What to Put for Desired Salary on a Job Application (2026)

By Chakravarthy Kalyan · · 4 min read

The desired salary field is a trap if you answer it wrong — too high and you screen yourself out, too low and you anchor your own offer down. Here is exactly what to put.

What to Put for Desired Salary on a Job Application (2026)

Almost every job application eventually hits the same uncomfortable field: Desired salary. Answer too high and an automated filter might screen you out before a human sees your resume. Answer too low and you have just anchored your own offer below what the company was willing to pay. It is a small box with a surprising amount of leverage riding on it, and most people fill it in without a strategy.

Here is how to handle it, depending on what the form actually lets you do.

Why the field is there

Employers ask for two reasons. The honest one is budget screening — they want to filter out candidates whose expectations are far outside the band before anyone spends time interviewing. The less honest one is anchoring: whatever number you give becomes the ceiling they negotiate down from. Your goal is to satisfy the screen without handing over the anchor.

The best answer: a researched range

When the field accepts text, give a range rather than a single number, and make the bottom of your range a figure you would genuinely accept. For example: "$95,000–$110,000, depending on the full compensation package and scope of the role." This does three things — it clears most budget screens, it signals you have done your homework, and it keeps room to negotiate up because the company now knows your floor is 95, not below it.

Always frame the range around the bottom number being acceptable, never the top. Recruiters hear the low end as your real minimum.

When you can leave it blank or deflect

If the field is optional, "Negotiable" or "Open / flexible based on total compensation" is a perfectly good answer for a first application. You lose nothing by deferring the number to a conversation where you have more context — and more leverage. Many candidates over-think this; early in the process, deflecting is normal and expected.

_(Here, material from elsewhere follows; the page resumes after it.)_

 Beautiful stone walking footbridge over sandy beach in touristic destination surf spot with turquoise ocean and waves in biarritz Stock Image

A short, professional deflection that works in a text box: "Open to discussing once I understand the full scope and benefits — I am confident we can find a number that works for both of us."

When the form forces a single number

Some ATS forms require a numeric value and reject ranges or text. You have two workable moves:

  • Enter the top of your researched range as the single number. Since you cannot show a range, lead with the higher figure — it is easier to negotiate down from a number you stated than up from one you undersold.
  • Enter a placeholder if the field allows it. A value like 0 or 1 sometimes passes validation and signals "I will discuss this later." Use this only when a realistic number would lock you in too early, and be aware some systems treat it as a literal expectation.

How to find your number

Do not guess. Spend ten minutes before you apply:

  • Check Levels.fyi, Glassdoor, and LinkedIn Salary for the specific title, company size, and city.
  • Factor in your location — the same role pays very differently in San Francisco versus a remote-from-anywhere posting.
  • Look at the job description for a posted range. A growing number of US states now require salary ranges in postings, so the answer may already be on the page.

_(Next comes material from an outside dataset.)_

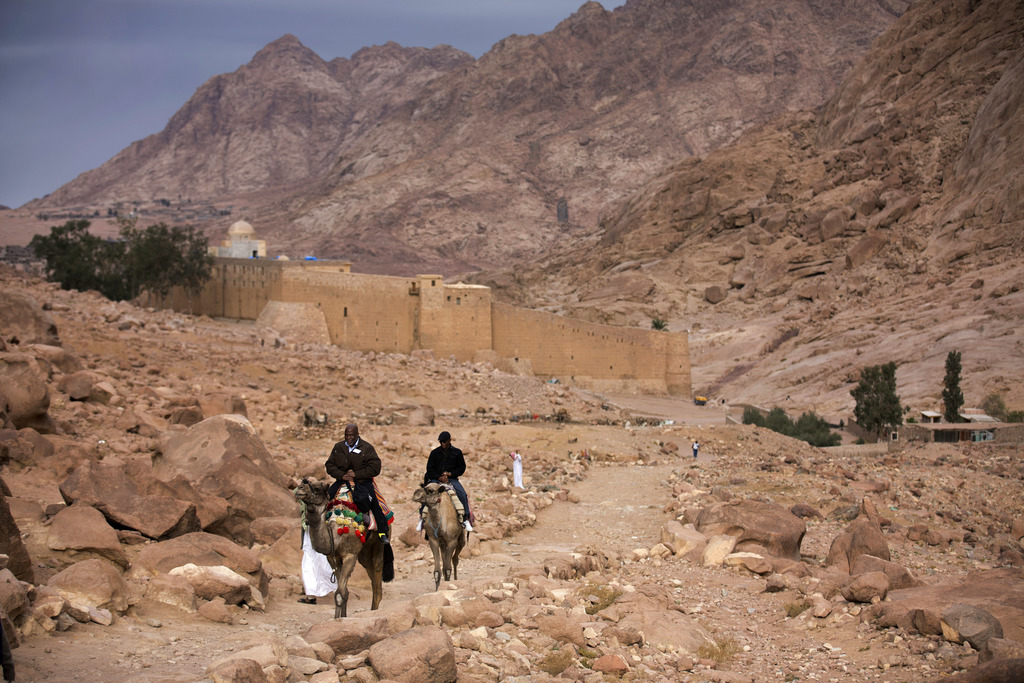 FILE -- In this Dec. 9, 2013 file photo, visitors leave Saint Catherine's Monastery on camels, in Saint Catherine, Egypt. The Islamic S...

Land on a range where the bottom is a number you would say yes to, and the top is ambitious but defensible. That single piece of research makes every "desired salary" field on every application trivial to answer.

Save your answer once

The desired-salary question shows up on nearly every application, and the right answer for a given job search rarely changes week to week. This is exactly the kind of repeated field worth saving. ProfVault stores your salary range and preferred phrasing alongside the rest of your profile and fills it in automatically — including adapting to whether the form wants a range, text, or a single number — so you research the number once and never stall on that box again.

The field feels high-stakes because it is. But with a researched range and a consistent script, it goes from a moment of hesitation to one more thing you have already decided.